For that matter, I get better info from “Moonshiners” than “Doomsday”


----------



## survival

Diablo_2 said:


> A lot more useful info on "Alaska: TLF" than "Doomsday Preppers" that's for sure.
> 
> For that matter, I get better info from *"Honey BooBoo"* than "Doomsday"


Fixed. :-D


----------



## HuntingHawk

I like Otto who is the one that does all the cattle. Just seems he can fix or fabricate anything.

Appearently, the show came because of Jewel though she's never been on it. Appears there was going to be a music video at a remote location & there would only be porta pottis there. Jewel said no problem as she grew up with no indoor plumbing & an outhouse & the homestead was still that way. Anyhow, the producer kept asking questions & a few months later sent a film crew up to the homestead.


----------



## Diablo_2

survival said:


> Fixed. :-D


Not sure what that is or what you're trying to suggest.


----------



## WVprepper

It is a good show, but they have money and don't have to worry about anything...


----------



## BDylan

I've seen Yukon Men and Wilderness Men. I've yet to check out Alaska: TLF...is it better?


----------



## inceptor

Diablo_2 said:


> Not sure what that is or what you're trying to suggest.


Survival, he missed it :grin:


----------



## survival

inceptor said:


> Survival, he missed it :grin:


lol, yeah.

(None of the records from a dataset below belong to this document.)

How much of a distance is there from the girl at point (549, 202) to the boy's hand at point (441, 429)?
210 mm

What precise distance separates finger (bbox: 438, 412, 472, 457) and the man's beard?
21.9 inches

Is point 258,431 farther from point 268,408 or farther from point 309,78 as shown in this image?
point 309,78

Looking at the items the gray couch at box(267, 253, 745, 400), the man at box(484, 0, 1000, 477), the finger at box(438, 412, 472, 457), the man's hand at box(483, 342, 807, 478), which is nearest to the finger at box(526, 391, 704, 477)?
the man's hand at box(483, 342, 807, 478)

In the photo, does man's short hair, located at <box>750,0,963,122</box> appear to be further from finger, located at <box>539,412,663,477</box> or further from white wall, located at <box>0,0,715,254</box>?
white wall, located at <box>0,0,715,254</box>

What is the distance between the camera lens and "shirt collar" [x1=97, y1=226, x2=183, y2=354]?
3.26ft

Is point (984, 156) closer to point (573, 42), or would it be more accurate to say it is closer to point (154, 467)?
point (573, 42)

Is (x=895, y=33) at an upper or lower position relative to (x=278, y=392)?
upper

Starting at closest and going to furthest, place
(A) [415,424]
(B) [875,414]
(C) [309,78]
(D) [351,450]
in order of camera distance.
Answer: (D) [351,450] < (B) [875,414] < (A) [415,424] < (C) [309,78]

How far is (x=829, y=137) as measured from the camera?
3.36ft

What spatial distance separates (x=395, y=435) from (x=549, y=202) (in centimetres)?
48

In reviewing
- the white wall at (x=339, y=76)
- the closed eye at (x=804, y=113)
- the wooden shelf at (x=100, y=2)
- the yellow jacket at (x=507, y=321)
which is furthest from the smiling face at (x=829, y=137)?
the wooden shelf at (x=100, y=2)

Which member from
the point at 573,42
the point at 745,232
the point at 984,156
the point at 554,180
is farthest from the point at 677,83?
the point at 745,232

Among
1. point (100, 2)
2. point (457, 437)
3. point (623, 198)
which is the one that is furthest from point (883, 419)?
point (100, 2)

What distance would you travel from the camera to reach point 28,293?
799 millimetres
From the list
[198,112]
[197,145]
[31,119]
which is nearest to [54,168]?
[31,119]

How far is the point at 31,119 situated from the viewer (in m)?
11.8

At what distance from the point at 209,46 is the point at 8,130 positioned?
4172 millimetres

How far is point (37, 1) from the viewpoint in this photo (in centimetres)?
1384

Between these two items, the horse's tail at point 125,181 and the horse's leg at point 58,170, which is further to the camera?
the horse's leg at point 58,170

Diablo_2, I was saying that we get more info from a show like Honey Boo Boo, rather than Doomsday.


----------



## Kidzthinkimahoarder

Puppage said:


> Is that right? I didn't know that. I love watching that show.


Really? We love that show! I wanna go live next door to them...lol


----------



## AK Family

Been reading this forum for a while now but I had to register to reply to this thread. Alaska TLF is no different than other "reality" tv shows. It is staged and scripted for drama. I live very near their "homestead" which is only 10 miles on a paved road from a town that has a Safeway among other stores and services.

I'm not saying that they aren't trying to live a semi-subsistence lifestyle, and will be much better off than most if they have to be self reliant.

But... Here is an example of a made for tv moment. Atz-Lee and Jane take what is at least a 10 mile snowmachine ride to go ice fishing because they are running low on meat. The gas and oil the spent to do that would have got them to town and bought enough meat for a couple of meals.

Watch it with the knowledge that it is just entertainment.


----------